Re: how to release the slide.
An acquaintance and instructor who spent several years with Special Ops troops at Ft. Bragg, training them and helping them improve technique, told me that the U.S. Military long ago changed it's handgun training, and using the slide stop is the method of choice.
The change came about during the first few years of combat in Afghanistan and Iraq, when a lot of troops found their guns not going properly (fully) into battery following the slide being released. Part of the problem may have been due to the fact that the climate and environment often made it necessary for those using the handguns to wear gloves (due to the cold or because of the ough, heavily graveled rocky terrain).
While I've got 15 handguns, only one or two of them allow me to easily release the slide using my strong hand thumb -- and as one of the videos shows, that may not always be a good idea. The handover method (called "slingshotting" in one of the vides), COULD, with a Beretta M9 (or any gun with the safety/decocker leaver on the slide, lead an unintended decocking of the weapon. The US training was changed, but I'm not sure that unintentional decocking alone led to the change.

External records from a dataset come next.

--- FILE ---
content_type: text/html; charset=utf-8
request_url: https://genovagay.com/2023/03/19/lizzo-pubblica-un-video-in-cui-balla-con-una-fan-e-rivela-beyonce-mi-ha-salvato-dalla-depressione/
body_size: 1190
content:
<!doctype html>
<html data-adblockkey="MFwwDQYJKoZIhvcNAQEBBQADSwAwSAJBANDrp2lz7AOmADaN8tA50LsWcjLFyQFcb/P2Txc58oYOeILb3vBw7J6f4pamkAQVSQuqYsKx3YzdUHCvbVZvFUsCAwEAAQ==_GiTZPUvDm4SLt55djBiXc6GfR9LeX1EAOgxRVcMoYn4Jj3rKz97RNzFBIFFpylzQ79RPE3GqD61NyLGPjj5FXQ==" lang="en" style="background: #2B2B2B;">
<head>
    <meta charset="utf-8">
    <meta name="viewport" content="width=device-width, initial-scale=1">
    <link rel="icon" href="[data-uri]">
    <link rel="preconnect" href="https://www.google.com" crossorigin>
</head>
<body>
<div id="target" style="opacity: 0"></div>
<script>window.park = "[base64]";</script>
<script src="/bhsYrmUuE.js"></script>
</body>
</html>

The old argument that slingshotting a slide was a gross motor, while using the slide release was a fine motor skill was disproved in combat, and by folks who studied the methods more closely They're both fine motor skills -- and if you don't release the slide cleanly using either the old "slingshot" (grasping/pinching the slide from the rear) or the hand0ver release, the slide is still not always going to go cleanly into battery.
As shown in the earlier videos here, using the off hand to release the slide is potentially a more efficient technique, requiring less hand and arm travel, and not necessarily slower. And. when competing, or facing someone shooting at you, you don't have to move the gun as far away from a potential target or attacker.

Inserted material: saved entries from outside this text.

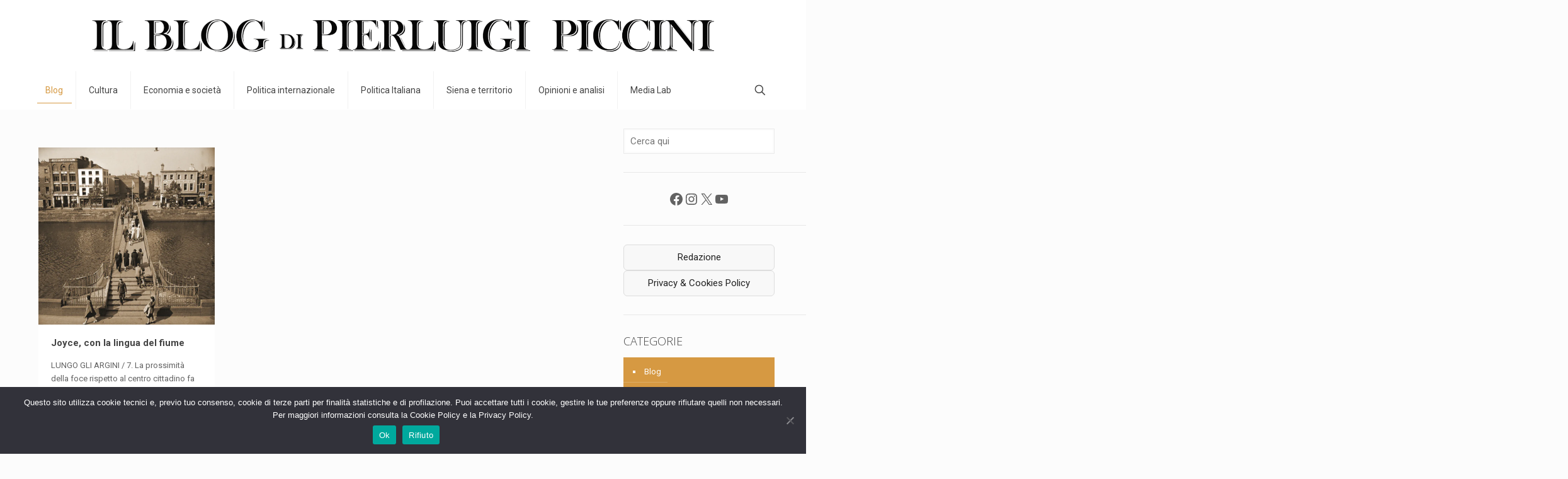

--- FILE ---
content_type: text/css
request_url: https://pierluigipiccini.it/wp-content/uploads/betheme/css/post-59855.css?ver=1767749995
body_size: 85
content:
.mcb-section .mcb-wrap .mcb-item-f4y2gkfd .mfn-divider-inner{--mfn-divider-gap-top:10px;--mfn-divider-gap-bottom:10px;}.mcb-section .mcb-wrap-grid.mcb-wrap-3361ho0i > .mcb-wrap-inner-3361ho0i{grid-template-columns:repeat(3, 1fr);}.mcb-section .mcb-wrap-grid.mcb-wrap-w3kabysl > .mcb-wrap-inner-w3kabysl{grid-template-columns:repeat(3, 1fr);}.mcb-section .mcb-wrap-grid.mcb-wrap-ezvu09xj > .mcb-wrap-inner-ezvu09xj{grid-template-columns:repeat(3, 1fr);}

When I was shooting competitively, I got to the point that I used the off hand and several fingers like a small claw as I finished inserting the mag, to release the slide. The way shown in the videos, using the offhand thumb AFTER the hand has returned to the normal "support" or shooting position makes more sense, and is obviously a more efficient technique than the one I used.

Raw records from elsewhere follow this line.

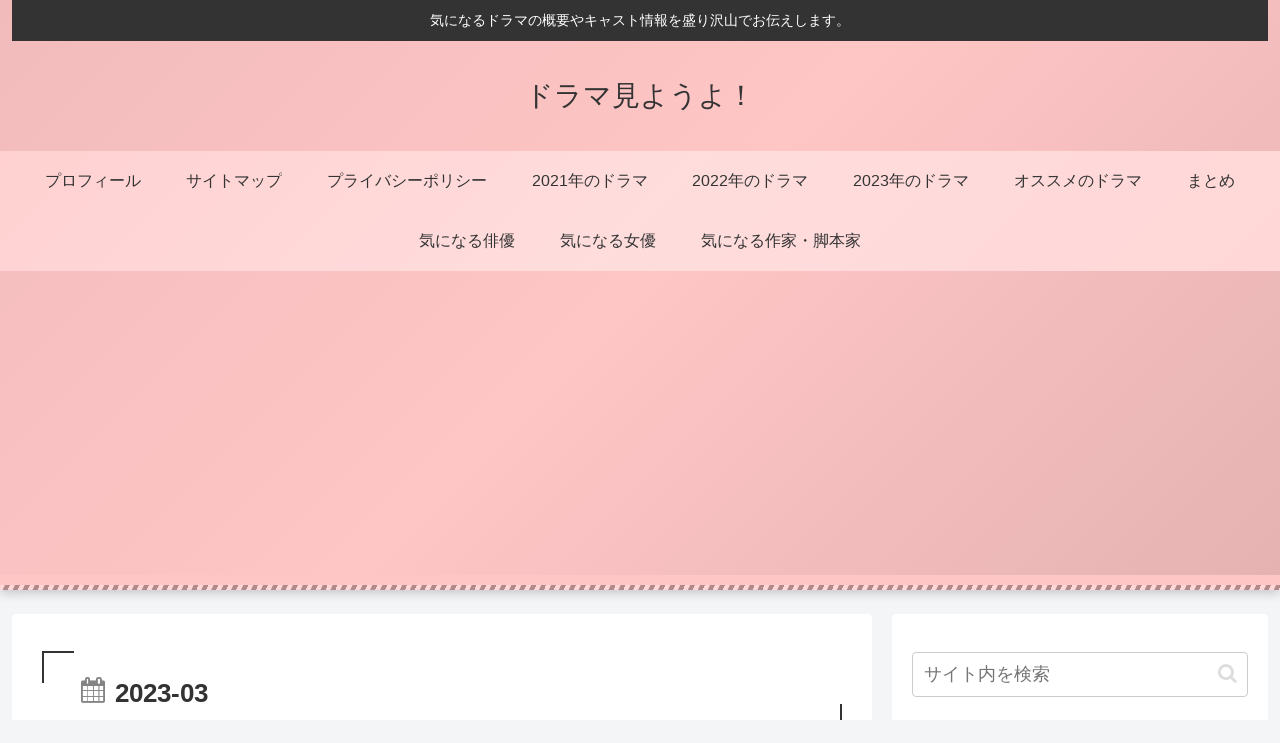

--- FILE ---
content_type: text/html; charset=utf-8
request_url: https://www.google.com/recaptcha/api2/aframe
body_size: 266
content:
<!DOCTYPE HTML><html><head><meta http-equiv="content-type" content="text/html; charset=UTF-8"></head><body><script nonce="ij9j5L9L9JEfoeRpNpHeoA">/** Anti-fraud and anti-abuse applications only. See google.com/recaptcha */ try{var clients={'sodar':'https://pagead2.googlesyndication.com/pagead/sodar?'};window.addEventListener("message",function(a){try{if(a.source===window.parent){var b=JSON.parse(a.data);var c=clients[b['id']];if(c){var d=document.createElement('img');d.src=c+b['params']+'&rc='+(localStorage.getItem("rc::a")?sessionStorage.getItem("rc::b"):"");window.document.body.appendChild(d);sessionStorage.setItem("rc::e",parseInt(sessionStorage.getItem("rc::e")||0)+1);localStorage.setItem("rc::h",'1769272898452');}}}catch(b){}});window.parent.postMessage("_grecaptcha_ready", "*");}catch(b){}</script></body></html>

Using the old slingshot technique, in which you grasp (pinch) the rear of the slide like you do the pocket of a slinghot (with a pellet or rock loaded in it) just doesn't make sense -- as you have to position both the gun and the offhand to get it where you can bring proper forces to bear on the gun and slide. And while you're doing that, the gun is much farther away from the target/attacker.
Using the handover method with other guns may be work well -- just not with a Beretta 92/M9.